The payment of a, bill of exchange, by an endorser to his endorsee, does not extinguish the bill, as between the endorser, who makes the payment, and the parties who stand before him in the order of liability. — Story on Bills, 541, § 422; Byles on Bills, m. pp. 174, 175, 176, 184; Chitty on Bills, m. p. 424, note 3 ; Kirksey v. Bates, 1 Ala. 303; Edwards on Bills, 534; Earbee v. Wolfe & Clark, 1 Ala. 366 ; Wallace v. Branch Bank of Mobile, 1 Ala. 565; Herndon v. Taylor, 6 Ala. 461; United; States v. Barker, 1 Paine, 161; Picquet v. Curtis, 1 Sumner, 478 ; Bell v. Morehead, 1 Marsh, 158; 3 Kent, m. p. 89.

Notwithstanding the rendition of judgment against Dillard & Ledbetter, Bradley, the subsequent endorser, remained liable to his endorsee, and had a right to pay off the bill, to take it up, and to maintain an action against any of the prior parties.

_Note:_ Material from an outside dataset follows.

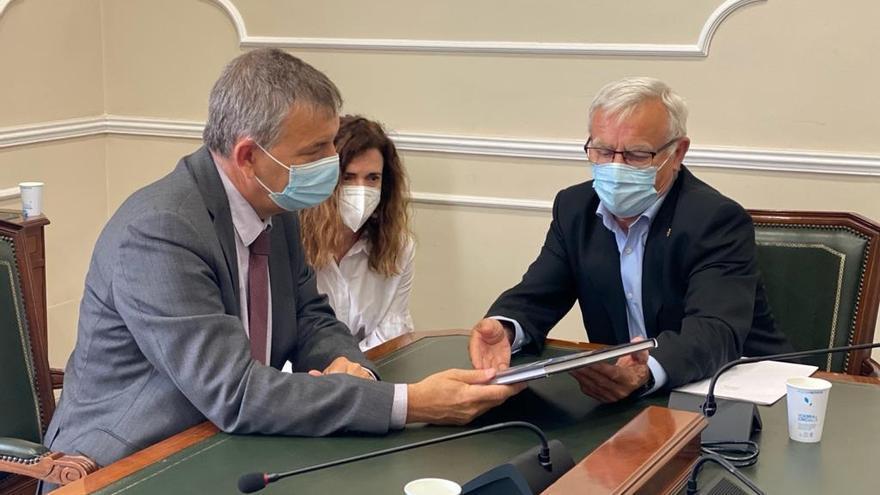 El comisario de la UNRWA, Phillippe Lazzarini, se reúne con el alcalde de València, Joan Ribó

Instead of merely paying the bill of exchange, he satisfied a judgment which had been rendered against his endorser, in favor of his endorsee. *509This payment necessarily involved a payment of the bill, upon which the judgment was founded. We cannot perceive any reason why Bradley should be deprived of his right of action against the prior parties, which would result from his paying off and taking up the bill, because he has, besides taking up the bill, satisfied the judgment. If the payment had been made by Dillard & Ledbetter, Bradley’s endorsers, the property of the bill would have enured to them ; but the payment is not by them, either in fact or by intendment of law, because it was .made upon a judgment against them.

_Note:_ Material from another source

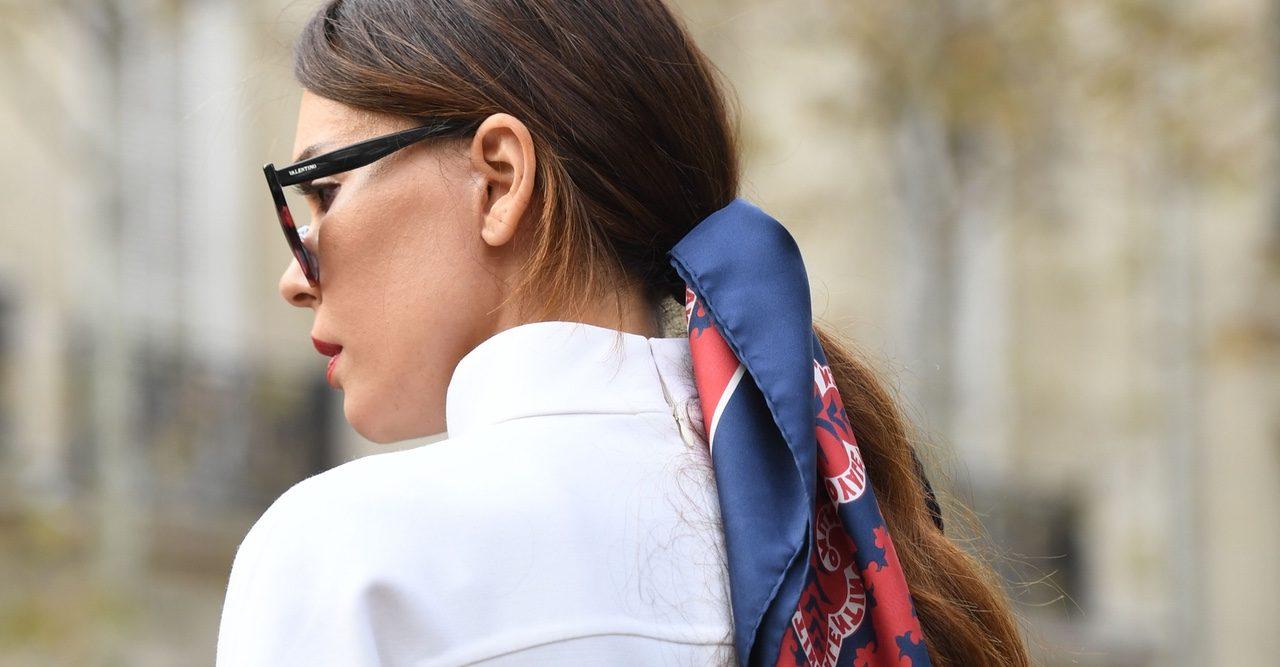 Styla håret med en scarf – 15 fina varianter i butik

This is not the case of one man seeking by his voluntary act to make another his debtor. It is a legal right of an endorser to pay off and take up the bill; and thereupon he becomes the owner, and invested with a right of action against the respective parties standing before him, as completely as he was before he endorsed the paper. Having taken up the bill, he proceeds upon it, and does not sue as assignee of the subsequent party to whom he paid it. Dillard & Ledbetter were discharged from the judgment against them, by Bradley’s payment of it; but we apprehend they were not discharged from liability upon the bill to their endorsee. But, if they were so discharged, it would not affect the liability of the antecedent parties. The discharge of a subsequent, does not discharge a prior party to a bill. — Byles on Bills, 190, 187; Chitty on Bills, m. p. 418. We think the argument for the appellant, that the plaintiff, upon the facts stated in the bill of exceptions, has no light of action, is altogether untenable.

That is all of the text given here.